I absolutely detest any situation where a subject is ruled out of order for discussion. As a broad guide, I enjoy unpicking an idea, extracting the principles and putting them under a conceptual microscope.

The politics of sex is an area fraught with topics which are sacrosanct from debate. These are the areas which most attract me, in a iconoclastic sort of way. The matters most worthy of discussion are precisely those which people are too afraid to discuss.

To stick to the remit of the blog, prisons and their adjacent environs, this brings me to sex crimes.

There have been a few obvious shifts in beliefs and culture over the years I've been observing from my seclusion and seeing the knots that society, and law, has tied itself into has been bemusing.
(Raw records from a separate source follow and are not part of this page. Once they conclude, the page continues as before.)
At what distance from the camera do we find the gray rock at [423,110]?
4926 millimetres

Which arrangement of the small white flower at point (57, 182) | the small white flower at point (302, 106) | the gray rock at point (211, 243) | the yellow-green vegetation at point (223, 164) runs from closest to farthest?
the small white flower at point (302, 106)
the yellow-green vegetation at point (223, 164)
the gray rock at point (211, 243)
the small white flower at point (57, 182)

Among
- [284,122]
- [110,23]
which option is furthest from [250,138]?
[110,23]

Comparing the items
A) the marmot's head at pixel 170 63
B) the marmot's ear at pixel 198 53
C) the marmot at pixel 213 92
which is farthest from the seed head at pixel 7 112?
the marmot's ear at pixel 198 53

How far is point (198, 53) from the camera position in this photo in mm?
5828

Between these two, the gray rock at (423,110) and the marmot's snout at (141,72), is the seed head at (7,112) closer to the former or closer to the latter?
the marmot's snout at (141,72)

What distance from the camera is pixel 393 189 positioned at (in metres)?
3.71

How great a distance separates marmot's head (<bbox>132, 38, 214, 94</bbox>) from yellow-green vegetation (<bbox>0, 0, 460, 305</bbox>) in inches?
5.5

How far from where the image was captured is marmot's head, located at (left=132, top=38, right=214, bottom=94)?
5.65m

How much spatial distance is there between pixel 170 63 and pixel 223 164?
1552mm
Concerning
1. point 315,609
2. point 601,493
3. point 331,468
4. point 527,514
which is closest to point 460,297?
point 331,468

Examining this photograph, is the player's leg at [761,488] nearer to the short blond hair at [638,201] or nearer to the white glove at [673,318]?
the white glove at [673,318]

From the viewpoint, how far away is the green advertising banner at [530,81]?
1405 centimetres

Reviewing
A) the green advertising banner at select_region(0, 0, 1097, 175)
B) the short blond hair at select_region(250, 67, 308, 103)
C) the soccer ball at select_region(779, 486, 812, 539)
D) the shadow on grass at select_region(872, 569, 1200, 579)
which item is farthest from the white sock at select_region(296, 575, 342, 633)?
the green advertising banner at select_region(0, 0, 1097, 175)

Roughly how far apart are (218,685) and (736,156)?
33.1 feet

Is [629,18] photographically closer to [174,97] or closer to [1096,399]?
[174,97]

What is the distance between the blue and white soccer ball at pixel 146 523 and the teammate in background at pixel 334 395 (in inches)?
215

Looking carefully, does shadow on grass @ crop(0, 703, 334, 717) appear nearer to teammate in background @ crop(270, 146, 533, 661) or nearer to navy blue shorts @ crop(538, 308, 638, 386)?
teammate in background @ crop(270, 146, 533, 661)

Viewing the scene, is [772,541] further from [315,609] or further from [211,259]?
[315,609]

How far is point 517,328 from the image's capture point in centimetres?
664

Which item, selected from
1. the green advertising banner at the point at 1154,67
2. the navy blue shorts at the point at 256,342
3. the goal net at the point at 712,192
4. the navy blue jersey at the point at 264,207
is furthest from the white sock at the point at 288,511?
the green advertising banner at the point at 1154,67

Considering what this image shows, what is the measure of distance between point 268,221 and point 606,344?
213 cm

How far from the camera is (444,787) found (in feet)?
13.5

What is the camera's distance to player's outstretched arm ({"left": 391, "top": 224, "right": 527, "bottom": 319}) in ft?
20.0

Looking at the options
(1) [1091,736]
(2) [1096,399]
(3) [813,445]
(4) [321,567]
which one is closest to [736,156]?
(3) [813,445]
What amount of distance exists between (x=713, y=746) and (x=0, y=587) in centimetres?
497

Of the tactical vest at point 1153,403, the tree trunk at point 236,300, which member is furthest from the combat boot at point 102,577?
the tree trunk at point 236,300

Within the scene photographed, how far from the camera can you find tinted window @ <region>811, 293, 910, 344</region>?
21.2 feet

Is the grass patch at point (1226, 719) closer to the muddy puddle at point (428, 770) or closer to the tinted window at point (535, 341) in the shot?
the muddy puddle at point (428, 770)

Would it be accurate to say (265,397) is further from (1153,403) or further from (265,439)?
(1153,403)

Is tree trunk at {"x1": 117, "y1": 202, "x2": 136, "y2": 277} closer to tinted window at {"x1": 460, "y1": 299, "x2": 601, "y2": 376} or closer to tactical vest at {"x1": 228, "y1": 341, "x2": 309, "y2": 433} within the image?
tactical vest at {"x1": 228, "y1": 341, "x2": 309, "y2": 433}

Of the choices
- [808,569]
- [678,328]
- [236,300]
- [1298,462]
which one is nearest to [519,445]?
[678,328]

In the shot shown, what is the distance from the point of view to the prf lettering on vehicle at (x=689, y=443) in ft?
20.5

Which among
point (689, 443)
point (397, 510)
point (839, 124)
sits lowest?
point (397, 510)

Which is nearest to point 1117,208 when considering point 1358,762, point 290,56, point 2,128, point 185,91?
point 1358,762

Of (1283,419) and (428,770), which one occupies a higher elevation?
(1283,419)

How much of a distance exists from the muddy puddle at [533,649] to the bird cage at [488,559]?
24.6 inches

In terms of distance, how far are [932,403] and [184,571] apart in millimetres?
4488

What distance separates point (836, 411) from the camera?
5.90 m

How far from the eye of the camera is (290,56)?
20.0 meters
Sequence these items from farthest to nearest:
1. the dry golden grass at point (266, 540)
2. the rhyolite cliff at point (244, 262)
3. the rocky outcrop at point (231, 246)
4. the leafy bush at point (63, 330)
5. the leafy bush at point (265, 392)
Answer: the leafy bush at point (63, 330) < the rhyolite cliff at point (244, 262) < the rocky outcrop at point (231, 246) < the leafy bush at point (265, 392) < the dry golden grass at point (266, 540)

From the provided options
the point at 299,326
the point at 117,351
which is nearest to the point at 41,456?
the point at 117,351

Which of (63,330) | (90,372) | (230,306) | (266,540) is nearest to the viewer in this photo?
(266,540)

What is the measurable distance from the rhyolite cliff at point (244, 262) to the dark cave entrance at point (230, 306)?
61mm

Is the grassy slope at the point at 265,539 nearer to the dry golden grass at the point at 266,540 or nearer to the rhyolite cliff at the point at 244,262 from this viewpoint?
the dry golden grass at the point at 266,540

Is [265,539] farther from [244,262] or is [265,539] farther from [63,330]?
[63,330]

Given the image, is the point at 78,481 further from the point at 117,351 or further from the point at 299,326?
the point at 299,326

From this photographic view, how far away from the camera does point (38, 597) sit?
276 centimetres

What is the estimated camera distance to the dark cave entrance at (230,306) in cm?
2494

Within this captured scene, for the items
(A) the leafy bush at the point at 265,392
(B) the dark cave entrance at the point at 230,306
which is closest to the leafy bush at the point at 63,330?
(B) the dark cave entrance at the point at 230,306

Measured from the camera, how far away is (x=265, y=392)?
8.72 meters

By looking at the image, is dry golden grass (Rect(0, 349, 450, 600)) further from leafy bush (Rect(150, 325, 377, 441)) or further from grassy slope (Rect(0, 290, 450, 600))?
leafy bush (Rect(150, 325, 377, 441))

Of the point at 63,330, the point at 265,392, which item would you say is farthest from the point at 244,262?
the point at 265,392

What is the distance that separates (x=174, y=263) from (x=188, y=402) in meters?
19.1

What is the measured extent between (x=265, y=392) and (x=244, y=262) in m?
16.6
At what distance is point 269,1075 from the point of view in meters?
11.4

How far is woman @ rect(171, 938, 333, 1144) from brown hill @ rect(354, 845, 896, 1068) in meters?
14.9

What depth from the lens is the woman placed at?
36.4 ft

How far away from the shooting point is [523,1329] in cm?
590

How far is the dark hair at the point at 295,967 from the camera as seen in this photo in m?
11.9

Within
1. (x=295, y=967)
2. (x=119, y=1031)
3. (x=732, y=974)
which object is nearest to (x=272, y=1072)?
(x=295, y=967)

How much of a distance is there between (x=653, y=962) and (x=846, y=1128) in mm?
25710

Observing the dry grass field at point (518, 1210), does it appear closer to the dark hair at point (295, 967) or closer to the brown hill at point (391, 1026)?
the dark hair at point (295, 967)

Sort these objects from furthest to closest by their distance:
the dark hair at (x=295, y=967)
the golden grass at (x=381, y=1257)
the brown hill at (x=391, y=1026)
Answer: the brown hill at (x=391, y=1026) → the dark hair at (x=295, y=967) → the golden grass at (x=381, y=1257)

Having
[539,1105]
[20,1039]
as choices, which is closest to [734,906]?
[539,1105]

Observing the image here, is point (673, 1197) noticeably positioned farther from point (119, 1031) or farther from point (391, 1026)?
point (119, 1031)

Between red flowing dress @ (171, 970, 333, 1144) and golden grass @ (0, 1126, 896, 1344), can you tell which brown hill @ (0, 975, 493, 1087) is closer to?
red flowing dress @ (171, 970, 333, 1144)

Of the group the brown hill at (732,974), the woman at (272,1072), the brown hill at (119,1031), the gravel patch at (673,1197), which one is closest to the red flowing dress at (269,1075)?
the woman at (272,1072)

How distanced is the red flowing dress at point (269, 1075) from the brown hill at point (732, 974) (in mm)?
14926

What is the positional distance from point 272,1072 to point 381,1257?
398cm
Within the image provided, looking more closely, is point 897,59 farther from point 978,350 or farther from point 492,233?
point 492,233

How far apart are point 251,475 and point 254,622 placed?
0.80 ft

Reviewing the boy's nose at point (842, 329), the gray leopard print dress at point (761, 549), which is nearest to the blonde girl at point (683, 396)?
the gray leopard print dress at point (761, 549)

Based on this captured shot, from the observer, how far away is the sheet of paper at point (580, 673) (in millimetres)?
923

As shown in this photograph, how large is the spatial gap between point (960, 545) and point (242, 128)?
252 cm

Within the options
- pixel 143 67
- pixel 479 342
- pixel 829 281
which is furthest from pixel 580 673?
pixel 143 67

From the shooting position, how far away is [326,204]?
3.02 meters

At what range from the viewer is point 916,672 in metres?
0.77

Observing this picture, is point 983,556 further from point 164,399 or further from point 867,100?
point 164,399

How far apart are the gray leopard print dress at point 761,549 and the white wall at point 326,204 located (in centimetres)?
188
  1. In relation to sex crimes, the most prevalent fear that has developed since you went into prison is the fear of paeodophiles. It's become a national obsession. As far as I can tell, statistically you are no more likely to have your child molested than you were 20 odd years ago, and something around 80% of sexual abuse of children is perpetrated by a family member of family friend, however you have to be background and CRB checked if you are to have anything at all to do with children now. There was even a recent suggestion that parents picking up other people's kids from school should be CRB checked before being allowed to do so. In today's society, any man anywhere near a child is to be automatically considered a pervert unless he can prove otherwise. It's so bad that my father, who has recently had surgery on his leg and needs to walk for physio, borrows my dog before going out for a wander in the local park so that people will assume he's exercising his pet, not scoping for a victim. Men have been criminalised and it's not healthy at all.

  2. @Vicola

    I agree with you. I never walk by myself solely for pleasure unless I am out in the Highlands. When walking I am always on my way somewhere so striding purposely. I have no such qualms when going for a run though, even though I am often in a state of minimum dress then.

    We occasionally look after a friend's dog and then I do enjoy just 'going for a walk' and people stop and say hello to me. The last time that happened while I was walking purposely it was an obviously lonely old lady who had just moved into the area.

    It has come to a pretty pass when we men are not even allowed to parent our children without being accused. I heard on the radio just recently of a guy who was prevented from photographing his own child at a playground, on the grounds that there was no proof the child was his, yet was allowed to leave with the child.

    As the father of two girls I am glad they are now grown up. I also hope they have sons, it will make life so much easier.